With an interest in design and innovation, producer and art collector client David Johnson, along with Rios Clementi Hale Studios and The Hammer Group, transformed a landmarked 1880s Victorian house overlooking Santa Monica bay into vibrant, art-filled offices. Monochromatic palettes streamline the Victorian details, and highlight the extensive contemporary art collection curated by Johnson, who is co-Chair of the Museum of Contemporary Art, Los Angeles. The architecture, interiors, and landscape throughout the project continually juxtapose, blend, and contrast notions of the historical with the contemporary.
From the street-front, the dark gray building (a color consistent with the Queen Anne-style of the building) sits behind a colorful front yard regularly replanted with rows of bright perennials. The front yard is intended to serve the community as a pedestrian-friendly, changing work of art. White horizontal fence, railings, and exterior accents add to the tension between geometric linearity and Victorian exuberance. Beneath deep sky-blue painted eaves sit bright fuchsia rocking chairs—another mixing of historic form with a contemporary feel.

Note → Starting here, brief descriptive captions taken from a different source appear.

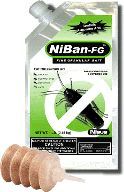 Niban FG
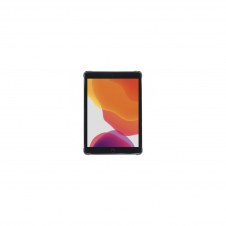 Mobilis 058001 funda para tablet 25,9 cm (10.2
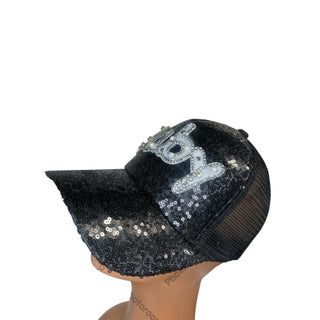 Special Baebee Cap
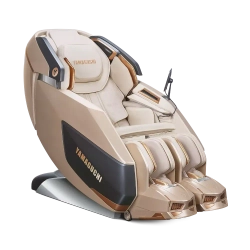Yamaguchi Xi Robot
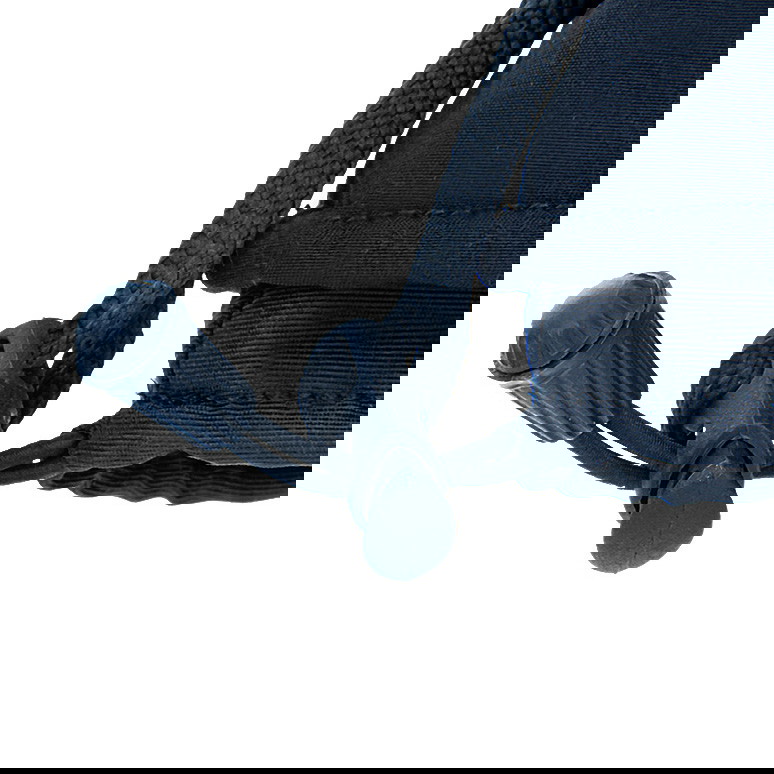 Annox Session Læder Skihandsker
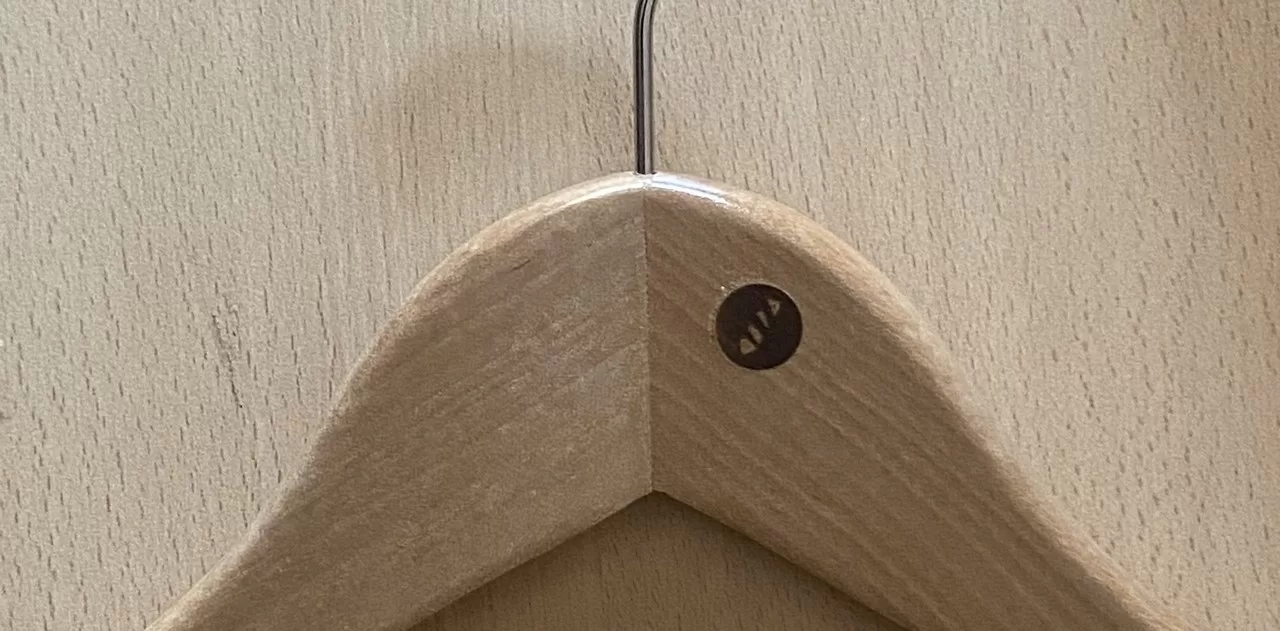 gravats industrials j ros galeria 20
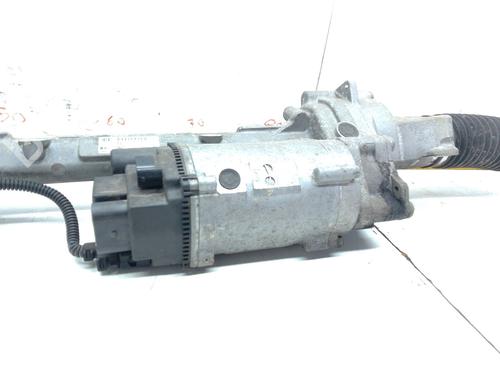Steering rack LAND ROVER RANGE ROVER EVOQUE (L538) 2.0 D | BP32988636M22 - Image 2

Stark white interiors contrast with the dark exterior walls. Accents of color, including the “blue sky” of the front porch, are derived from the pallet of Santa Barbara painter, Hank Pitcher, who perfectly captures the beach and surf hues of this particular climate and place. The blue, pink and purple leather covering the Eames conference chairs is borrowed from images in Pitcher’s book. Original fireplaces are lacquered bright white, and the original fireboxes are covered in white-painted glass. Decorative moldings, chair rails, newel posts, balustrades, spandrels, and paneling also match the wall color to maintain their essence. Concealed mechanical systems and state-of-the-art lighting and controls are integrated into a museum-quality set of rooms. Existing stained-oak flooring throughout was refinished, creating a dark neutral background for the art and furnishings.

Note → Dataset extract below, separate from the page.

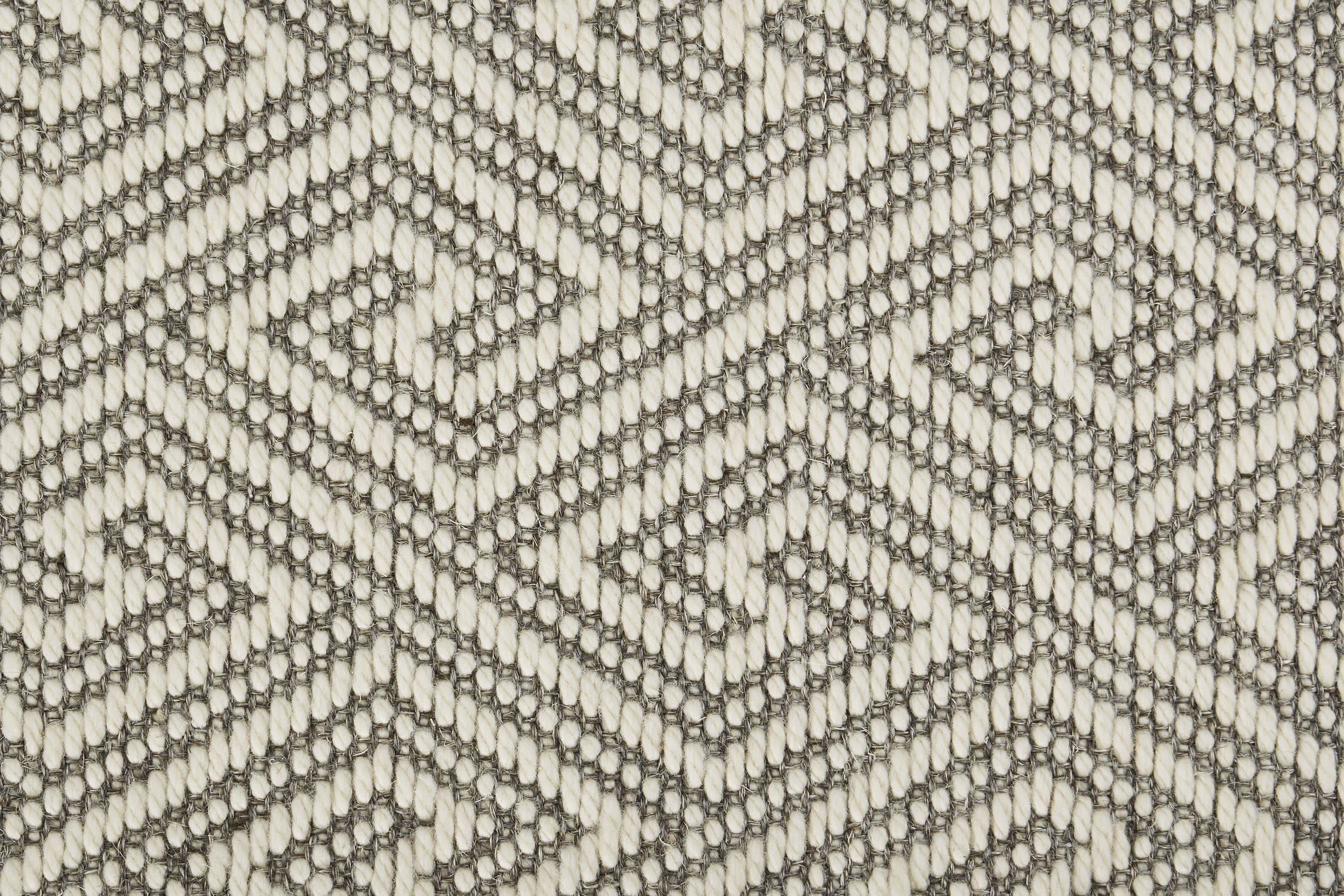 color-rug1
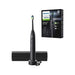 Philips Electric Toothbrush Sonicare 5300 Series with Case HX7101/02 Black EU - SDA<<<Основна<<<DunaXML&&&Грижа за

The carriage house—which accommodates open office area and executive office—features a projector window that frames the third-floor ocean view, turning a simple architectural element into a sculptural device. Like the art collection, the interiors are designed to appear as a series of functional installations against the neutral, gallery-like, background. Each piece of furniture was selected for qualities that include innovative design, construction, form, materials and historic or cultural significance.
Nestled in a private court between the historic main house and back house, a 16 foot square marble plinth floats 6 inches above the ground. Like the bands of flowers in the front yard, the plinth, both in material and detail, is less a landscape then it is a sculpture to be viewed and occupied. As Lawrence Weiner’s text (applied to the back house) implies, “ALL OF THE ABOVE” extends the subject of the work of art from the object to the world beyond.